Texte
Serge : Il y a des sources internationales. Par exemple, en France, on est mieux organisé, au niveau de la disponibilité des journaux et des archives généalogiques, qu’au Canada. On a des archives radiophoniques aussi dans lesquelles on peut faire des recherches. Même à partir de l’Amérique du Nord, on peut accéder à plusieurs sources historiques en ligne, notamment par rapport à l’Afrique occidentale française, par exemple, à l’époque où c’était une partie de l’empire colonial français.
On peut aussi s’intéresser, de la bonne vieille manière, aux archives locales d’une petite organisation. Ça se fait. Souvent, les archives sont conservées, mais elles n’ont pas été traitées. Ça, ça peut donner des projets qui sont intéressants si on veut innover, si on veut traiter de certaines origines ou certaines communautés dans son milieu. Il y a des manières d’aller voir, de s’intéresser à ces organisations-là, ou de s’intéresser à son école ou à un quartier. Il y a de l’histoire partout. Il faut voir de quelle manière on peut accrocher un jeune à un aspect de son vécu et de son entourage pour que ça ait une pertinence.
Parce que, je pense, c’est souvent le problème quand on est en train d’enseigner l’histoire des guerres mondiales ou l’histoire des contacts entre Européens et Autochtones, c’est que plusieurs jeunes ne feront pas le lien avec leur vécu. J’ai trouvé ça intéressant que mes ancêtres, j’en ai un certain nombre, se sont établis à l’époque de la Nouvelle-France. En remontant dans la généalogie, j’ai pu déterminer que les Dupuis, par exemple, sont arrivés à Québec en 1650. Par la suite ont passé quelques générations à Québec, quelques générations dans la Rive-Sud de Montréal, à La Prairie.

Liste
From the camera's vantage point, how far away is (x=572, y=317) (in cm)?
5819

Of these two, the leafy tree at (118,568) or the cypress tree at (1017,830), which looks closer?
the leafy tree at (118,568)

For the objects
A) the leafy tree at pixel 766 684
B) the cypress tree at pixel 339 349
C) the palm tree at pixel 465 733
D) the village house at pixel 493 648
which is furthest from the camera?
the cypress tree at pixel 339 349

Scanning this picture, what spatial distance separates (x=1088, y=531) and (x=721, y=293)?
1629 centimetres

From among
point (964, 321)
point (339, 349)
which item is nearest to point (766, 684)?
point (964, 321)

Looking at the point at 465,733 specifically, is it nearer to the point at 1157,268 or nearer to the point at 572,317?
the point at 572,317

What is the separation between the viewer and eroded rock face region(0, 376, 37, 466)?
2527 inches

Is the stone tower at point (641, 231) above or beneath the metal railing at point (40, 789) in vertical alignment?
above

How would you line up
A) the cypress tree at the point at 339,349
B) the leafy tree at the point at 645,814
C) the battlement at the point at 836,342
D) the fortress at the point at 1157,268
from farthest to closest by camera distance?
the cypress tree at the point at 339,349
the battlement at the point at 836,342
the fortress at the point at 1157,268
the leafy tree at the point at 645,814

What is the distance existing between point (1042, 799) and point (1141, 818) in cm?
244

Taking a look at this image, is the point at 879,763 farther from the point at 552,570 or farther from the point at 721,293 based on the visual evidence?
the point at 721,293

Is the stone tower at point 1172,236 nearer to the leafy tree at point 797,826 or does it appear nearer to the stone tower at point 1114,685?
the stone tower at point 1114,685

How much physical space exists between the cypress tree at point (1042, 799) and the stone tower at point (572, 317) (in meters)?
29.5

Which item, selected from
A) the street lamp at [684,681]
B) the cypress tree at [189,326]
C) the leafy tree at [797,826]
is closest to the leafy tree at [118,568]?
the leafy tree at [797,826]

Consigne A
Relevez tous les types d'archives que le texte nomme comme sources de recherche.
Consigne B
Repérez chaque ligne de la liste contenant le mot « above » et recopiez-la.
Le texte et la liste ont des origines distinctes.

Corrigé A
- les archives généalogiques
- les archives radiophoniques
- les archives locales d'une petite organisation

Corrigé B
Is the stone tower at point (641, 231) above or beneath the metal railing at point (40, 789) in vertical alignment?
above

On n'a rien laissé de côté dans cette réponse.